AI coding is creating a new problem.
It is not that agents cannot write code.
It is that teams now need to decide whether they can trust the code.
That makes code review one of the most important skills in the AI coding era.
What Changed
More teams are using coding agents that can plan changes, edit files, open pull requests, respond to feedback, and sometimes run tests.
That sounds like a productivity breakthrough. And it can be.
But recent research shows the weak point: agentic pull requests often fail for reasons humans still need to catch.

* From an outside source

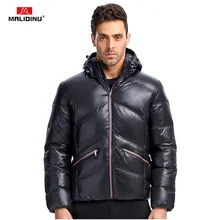 MALIDINU 2019 New Men Down Jacket Winter Jacket Men Thick Warm Down Coat Brand 70%White Duck Down Outwear Men Fashions Jackets new winter outdoor trekking white duck down jacket men hooded outwear duck down coat breathable hiking camping sports jackets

Studies of AI-authored pull requests found issues like:
- incorrect implementation
- failing CI
- touching too many files
- duplicate or low-priority fixes
- misalignment with project intent
- lack of meaningful reviewer feedback
- suggestions that increase complexity
In one recent AIDev dataset study, researchers found that 46.41% of agent-proposed fixes were rejected.
That is the real story.
AI can create more code than before. But review capacity does not automatically scale with it.
Why It Matters
For developers, this changes the job.
The most valuable engineer is not just the person who writes code fastest.
It is the person who can:
- define the right task
- constrain the agent
- review architecture impact
- test the change
- catch subtle bugs
- decide what should not be merged
For businesses, this matters because AI-generated code can create hidden cost. More output is not the same as more delivered value.

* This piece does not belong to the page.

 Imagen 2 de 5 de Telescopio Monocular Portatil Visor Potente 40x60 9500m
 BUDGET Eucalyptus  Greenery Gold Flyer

Bad code still needs review, testing, rollback, and maintenance.
Best Uses
Agentic code review is most useful when applied to bounded work.
Good examples:
- documentation fixes
- test additions
- small refactors
- dependency updates
- linting and formatting
- simple bug investigation
- pull request summaries
- risk checklists
Higher-risk examples:
- authentication changes
- payment flows
- database migrations
- security-sensitive logic
- large rewrites
- performance-critical systems
The more risk a change carries, the more human review matters.
How To Use AI Coding Agents Better
Do not start by asking the agent to "fix the issue."

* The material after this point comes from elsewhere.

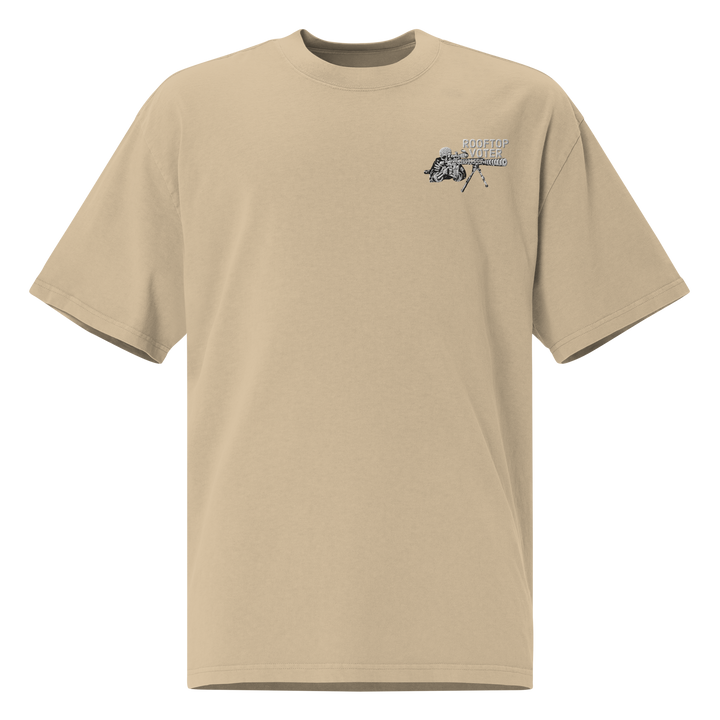 Rooftop Voter 24 oversized faded t-shirt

Start by making it plan and constrain itself.
Use this prompt:
Before changing code:
1. Explain the relevant architecture.
2. Identify risky files.
3. Propose the smallest safe change.
4. List tests to run.
5. Tell me what could go wrong.
Wait for approval before editing.
After the change:
Review your own pull request.
Find:
- possible bugs
- missing tests
- edge cases
- security risks
- unnecessary complexity
- files affected indirectly
Then run real tests.
AI review is helpful, but it is not a replacement for CI, human judgment, or ownership.
What Teams Should Build
If your company uses AI coding agents, build a review system around them:
- require smaller PRs
- require test plans
- label AI-authored changes
- track rejection reasons
- measure review time
- monitor defect rates
- block sensitive areas without human approval
- create rollback plans
The goal is not to stop AI coding.
The goal is to make AI coding safe enough to scale.
Bottom Line
AI coding agents increase output.
But the bottleneck is moving to review, testing, and trust.
The practical takeaway:
Use agents to speed up software work, but build a review system before you let them flood your codebase.
Sources used: Understanding rejected agentic PR fixes, Human-AI Synergy in Agentic Code Review, Where AI Coding Agents Fail, and Why Agentic PRs Get Rejected.